Manoel Carlos trouxe a primeira protagonista negra em uma novela das 8
Taís Araújo protagonizou 'Viver a Vida' com a personagem Helena; autor morreu neste sábado (10) aos 92 anos
TELEVISÃOA história da televisão brasileira registra um marco que só ocorreu mais de quatro décadas após a fundação da TV Globo. Criada em 1965, a emissora exibiu sua primeira protagonista negra em uma novela do horário nobre apenas em 14 de setembro de 2009, quando Taís Araújo estreou como Helena em Viver a Vida, obra escrita por Manoel Carlos, autor que morreu neste sábado (10), aos 92 anos.
Na época, a escalação de Taís Araújo para viver a personagem central da trama das 21h foi amplamente debatida, mas o próprio autor evitava dar peso à questão racial. Em entrevistas concedidas antes da estreia, Manoel Carlos afirmava que a principal novidade estava na juventude da personagem, não em sua cor. “Poderia ser japonesa, para mim não faria diferença”, disse em declarações publicadas à época.
Em entrevista ao Estadão, três dias antes da estreia da novela, Manoel Carlos foi questionado diretamente sobre o fato de a Helena ser jovem e negra. A resposta foi direta. “Só dou importância ao fato de ser jovem. É natural que todos pensem que o principal é que ela é negra, mas não é”, afirmou o autor.
Segundo ele, a concepção inicial da personagem era a de uma mulher solteira, entre 25 e 30 anos, bem-sucedida profissionalmente e com vida internacional ativa. A ideia inicial, relatou, era escalar uma modelo. “O mais importante é que ela convença como top model, e a Taís, que tem uma beleza internacional, convence”, declarou, descartando qualquer intenção de levantar bandeiras raciais na narrativa.

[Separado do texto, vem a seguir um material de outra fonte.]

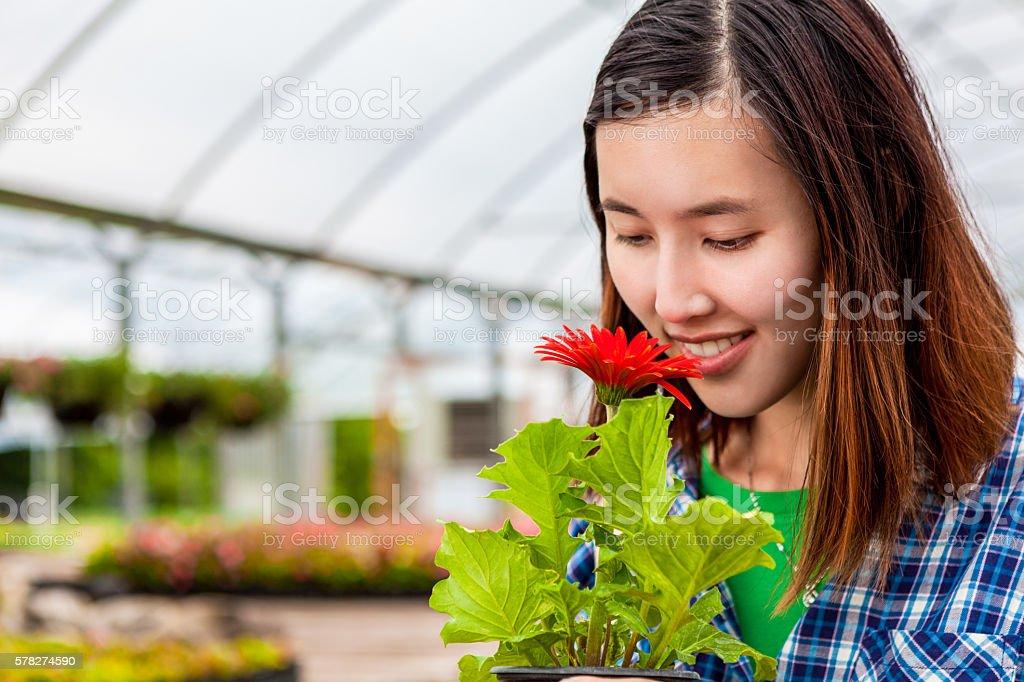 Beautiful Vietnamese woman smells flower stock photo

Questionado se a novela pretendia abordar a pauta dos direitos raciais, Manoel Carlos respondeu negativamente. “Não, nada. Até pode surgir, porque tenho outros personagens negros. Mas definitivamente não é uma bandeira”, disse, defendendo que a profissão da personagem estivesse acima de qualquer conotação racial.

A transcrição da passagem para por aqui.